On people-to-people exchanges, President Xi Jinping and African leaders have designated 2026 as the China-Africa Year of People-to-People Exchanges. Wang launched the event in January at the African Union headquarters in Addis Ababa, Ethiopia, before an audience of over 200 officials and diplomats. He described people-to-people exchanges as "the most solid foundation of China-Africa friendship", and civilizational mutual learning as "the strongest driving force" for cooperation.

Governance-sharing sits at the core of the agenda. Beijing has proposed deepening exchanges on party governance, state governance and modernization strategy through platforms like the China-Africa knowledge network for development. Rather than simply supplying hardware, such as roads, ports and railways, China is now offering software — its model of managed development and poverty reduction.

Wang also said that the Global South must strengthen communication and coordination to jointly safeguard its legitimate rights and interests, and "expand the space for independent development amid the rise of hegemony and power politics". Africa is arithmetically indispensable to that project. With 54 African states in the United Nations General Assembly, African buy-in for the China-proposed Global Governance Initiative and Global Security Initiative is symbolic and numerically decisive.

On peace and security, Wang advanced the principle of African solutions to African problems, with China playing a consistent supporting role through its special Horn of Africa envoy and its emphasis on resolving conflicts through integrated development rather than political pressure. This sustained, low-conditionality and infrastructure-linked model contrasts deliberately with more interventionist approaches and carries genuine resonance on a continent that is wary of external strings.
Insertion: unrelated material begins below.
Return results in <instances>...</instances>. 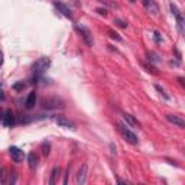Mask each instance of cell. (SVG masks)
<instances>
[{"mask_svg": "<svg viewBox=\"0 0 185 185\" xmlns=\"http://www.w3.org/2000/svg\"><path fill=\"white\" fill-rule=\"evenodd\" d=\"M117 126H119V130H120V133H121V136H123V139L127 142V143H130V145H137V143H139V139H137L136 133H133V132L129 129V124L126 126V124H123V123H119Z\"/></svg>", "mask_w": 185, "mask_h": 185, "instance_id": "1", "label": "cell"}, {"mask_svg": "<svg viewBox=\"0 0 185 185\" xmlns=\"http://www.w3.org/2000/svg\"><path fill=\"white\" fill-rule=\"evenodd\" d=\"M49 67H51V59L46 58V56H42V58H39V59L33 64L32 69L35 74H44Z\"/></svg>", "mask_w": 185, "mask_h": 185, "instance_id": "2", "label": "cell"}, {"mask_svg": "<svg viewBox=\"0 0 185 185\" xmlns=\"http://www.w3.org/2000/svg\"><path fill=\"white\" fill-rule=\"evenodd\" d=\"M1 124L4 127H13L15 126V114L10 109H6L1 111Z\"/></svg>", "mask_w": 185, "mask_h": 185, "instance_id": "3", "label": "cell"}, {"mask_svg": "<svg viewBox=\"0 0 185 185\" xmlns=\"http://www.w3.org/2000/svg\"><path fill=\"white\" fill-rule=\"evenodd\" d=\"M52 120H54L59 127H65V129H74V127H75V124L69 119H67L65 116H62V114H55V116H52Z\"/></svg>", "mask_w": 185, "mask_h": 185, "instance_id": "4", "label": "cell"}, {"mask_svg": "<svg viewBox=\"0 0 185 185\" xmlns=\"http://www.w3.org/2000/svg\"><path fill=\"white\" fill-rule=\"evenodd\" d=\"M75 29L80 32V35L83 36V39H84V42L88 45V46H93V44H94V41H93V35H91V32H90V29L88 28H86V26H80V25H75Z\"/></svg>", "mask_w": 185, "mask_h": 185, "instance_id": "5", "label": "cell"}, {"mask_svg": "<svg viewBox=\"0 0 185 185\" xmlns=\"http://www.w3.org/2000/svg\"><path fill=\"white\" fill-rule=\"evenodd\" d=\"M87 176H88V166H87V163H83L75 175V182L78 185L86 184L87 182Z\"/></svg>", "mask_w": 185, "mask_h": 185, "instance_id": "6", "label": "cell"}, {"mask_svg": "<svg viewBox=\"0 0 185 185\" xmlns=\"http://www.w3.org/2000/svg\"><path fill=\"white\" fill-rule=\"evenodd\" d=\"M9 153H10L13 162H16V163H20L25 159V152H23L22 149H19L18 146H12L10 149H9Z\"/></svg>", "mask_w": 185, "mask_h": 185, "instance_id": "7", "label": "cell"}, {"mask_svg": "<svg viewBox=\"0 0 185 185\" xmlns=\"http://www.w3.org/2000/svg\"><path fill=\"white\" fill-rule=\"evenodd\" d=\"M142 4L145 6V9L149 12V13H152L155 16L159 13V4L155 0H142Z\"/></svg>", "mask_w": 185, "mask_h": 185, "instance_id": "8", "label": "cell"}, {"mask_svg": "<svg viewBox=\"0 0 185 185\" xmlns=\"http://www.w3.org/2000/svg\"><path fill=\"white\" fill-rule=\"evenodd\" d=\"M54 6L56 7V10L59 12V13H62L65 18H68V19H72V13H71V9H69L67 4L61 3V1H56V0H54Z\"/></svg>", "mask_w": 185, "mask_h": 185, "instance_id": "9", "label": "cell"}, {"mask_svg": "<svg viewBox=\"0 0 185 185\" xmlns=\"http://www.w3.org/2000/svg\"><path fill=\"white\" fill-rule=\"evenodd\" d=\"M44 107L48 110H52V109H61V107H64V104H62V101L61 100H58V98H46L44 100Z\"/></svg>", "mask_w": 185, "mask_h": 185, "instance_id": "10", "label": "cell"}, {"mask_svg": "<svg viewBox=\"0 0 185 185\" xmlns=\"http://www.w3.org/2000/svg\"><path fill=\"white\" fill-rule=\"evenodd\" d=\"M165 117H166V120H168L169 123H172L174 126L181 127V129H185V120H182L179 116H176V114H166Z\"/></svg>", "mask_w": 185, "mask_h": 185, "instance_id": "11", "label": "cell"}, {"mask_svg": "<svg viewBox=\"0 0 185 185\" xmlns=\"http://www.w3.org/2000/svg\"><path fill=\"white\" fill-rule=\"evenodd\" d=\"M175 18H176V26H178V31L182 33V35H185V13L179 12Z\"/></svg>", "mask_w": 185, "mask_h": 185, "instance_id": "12", "label": "cell"}, {"mask_svg": "<svg viewBox=\"0 0 185 185\" xmlns=\"http://www.w3.org/2000/svg\"><path fill=\"white\" fill-rule=\"evenodd\" d=\"M35 104H36V93H35V91H31L28 98H26V101H25V107H26V109H33Z\"/></svg>", "mask_w": 185, "mask_h": 185, "instance_id": "13", "label": "cell"}, {"mask_svg": "<svg viewBox=\"0 0 185 185\" xmlns=\"http://www.w3.org/2000/svg\"><path fill=\"white\" fill-rule=\"evenodd\" d=\"M28 162H29V168H31V169H36L38 162H39L38 155H36L35 152H31L29 155H28Z\"/></svg>", "mask_w": 185, "mask_h": 185, "instance_id": "14", "label": "cell"}, {"mask_svg": "<svg viewBox=\"0 0 185 185\" xmlns=\"http://www.w3.org/2000/svg\"><path fill=\"white\" fill-rule=\"evenodd\" d=\"M123 119H124V121H126L129 126H132V127H139V121L135 119V116L124 113V114H123Z\"/></svg>", "mask_w": 185, "mask_h": 185, "instance_id": "15", "label": "cell"}, {"mask_svg": "<svg viewBox=\"0 0 185 185\" xmlns=\"http://www.w3.org/2000/svg\"><path fill=\"white\" fill-rule=\"evenodd\" d=\"M59 174H61V169L59 168H54L52 172H51V179H49V184L54 185L56 184V178H59Z\"/></svg>", "mask_w": 185, "mask_h": 185, "instance_id": "16", "label": "cell"}, {"mask_svg": "<svg viewBox=\"0 0 185 185\" xmlns=\"http://www.w3.org/2000/svg\"><path fill=\"white\" fill-rule=\"evenodd\" d=\"M25 87H26V83H23V81H18V83H15L13 86H12V88L15 90V91H23L25 90Z\"/></svg>", "mask_w": 185, "mask_h": 185, "instance_id": "17", "label": "cell"}, {"mask_svg": "<svg viewBox=\"0 0 185 185\" xmlns=\"http://www.w3.org/2000/svg\"><path fill=\"white\" fill-rule=\"evenodd\" d=\"M109 35H110V38H113V39H116V41H119V42L123 41L121 36H119V33H116L114 31H111V29H109Z\"/></svg>", "mask_w": 185, "mask_h": 185, "instance_id": "18", "label": "cell"}, {"mask_svg": "<svg viewBox=\"0 0 185 185\" xmlns=\"http://www.w3.org/2000/svg\"><path fill=\"white\" fill-rule=\"evenodd\" d=\"M114 23H116L119 28H123V29H126V28H127V23L123 22V20H120V19H114Z\"/></svg>", "mask_w": 185, "mask_h": 185, "instance_id": "19", "label": "cell"}, {"mask_svg": "<svg viewBox=\"0 0 185 185\" xmlns=\"http://www.w3.org/2000/svg\"><path fill=\"white\" fill-rule=\"evenodd\" d=\"M155 88H156V90H158V91H159V93H161V94H162V96H163L165 98H166V100L169 98V96H168V94L165 93V90H163V88L161 87V86H158V84H156V86H155Z\"/></svg>", "mask_w": 185, "mask_h": 185, "instance_id": "20", "label": "cell"}, {"mask_svg": "<svg viewBox=\"0 0 185 185\" xmlns=\"http://www.w3.org/2000/svg\"><path fill=\"white\" fill-rule=\"evenodd\" d=\"M153 38H155L156 44H161V42H162V35L159 32H153Z\"/></svg>", "mask_w": 185, "mask_h": 185, "instance_id": "21", "label": "cell"}, {"mask_svg": "<svg viewBox=\"0 0 185 185\" xmlns=\"http://www.w3.org/2000/svg\"><path fill=\"white\" fill-rule=\"evenodd\" d=\"M169 7H171V12H172V15H174V16H176V15L179 13V10H178V7L175 6L174 3H169Z\"/></svg>", "mask_w": 185, "mask_h": 185, "instance_id": "22", "label": "cell"}, {"mask_svg": "<svg viewBox=\"0 0 185 185\" xmlns=\"http://www.w3.org/2000/svg\"><path fill=\"white\" fill-rule=\"evenodd\" d=\"M1 182L6 184V169H1Z\"/></svg>", "mask_w": 185, "mask_h": 185, "instance_id": "23", "label": "cell"}, {"mask_svg": "<svg viewBox=\"0 0 185 185\" xmlns=\"http://www.w3.org/2000/svg\"><path fill=\"white\" fill-rule=\"evenodd\" d=\"M97 12L100 13V15H104V16H107V10H106V9H101V7H98Z\"/></svg>", "mask_w": 185, "mask_h": 185, "instance_id": "24", "label": "cell"}, {"mask_svg": "<svg viewBox=\"0 0 185 185\" xmlns=\"http://www.w3.org/2000/svg\"><path fill=\"white\" fill-rule=\"evenodd\" d=\"M178 81H179V84L185 88V77H179V78H178Z\"/></svg>", "mask_w": 185, "mask_h": 185, "instance_id": "25", "label": "cell"}, {"mask_svg": "<svg viewBox=\"0 0 185 185\" xmlns=\"http://www.w3.org/2000/svg\"><path fill=\"white\" fill-rule=\"evenodd\" d=\"M110 149H111V153H113V155L116 153V148H114V143H110Z\"/></svg>", "mask_w": 185, "mask_h": 185, "instance_id": "26", "label": "cell"}, {"mask_svg": "<svg viewBox=\"0 0 185 185\" xmlns=\"http://www.w3.org/2000/svg\"><path fill=\"white\" fill-rule=\"evenodd\" d=\"M129 1H130V3H135V1H136V0H129Z\"/></svg>", "mask_w": 185, "mask_h": 185, "instance_id": "27", "label": "cell"}]
</instances>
What makes his framework compelling is not any single element but how the three steps fit together. The economic opening creates trade flows that require people-to-people trust in order to be sustained. People-to-people exchanges generate political affinity that makes geopolitical solidarity credible rather than merely convenient. And geopolitical solidarity creates the international environment — multipolar, rules-governed, resistant to coercion — in which both the economic and cultural dimensions can grow undisturbed.

There is structural discipline in the timetable, too. Beijing has set a clear three-year FOCAC implementation clock, starting this year with early harvests and aiming for midterm acceleration in 2027, with the 10th FOCAC Ministerial Conference marking full completion of the Beijing Summit outcomes. That kind of time-bound planning tells African partners that China's commitments are institutional and durable.

The author is executive director of South-South Dialogues, a Nairobi-based communications development think tank.

The views do not necessarily reflect those of China Daily.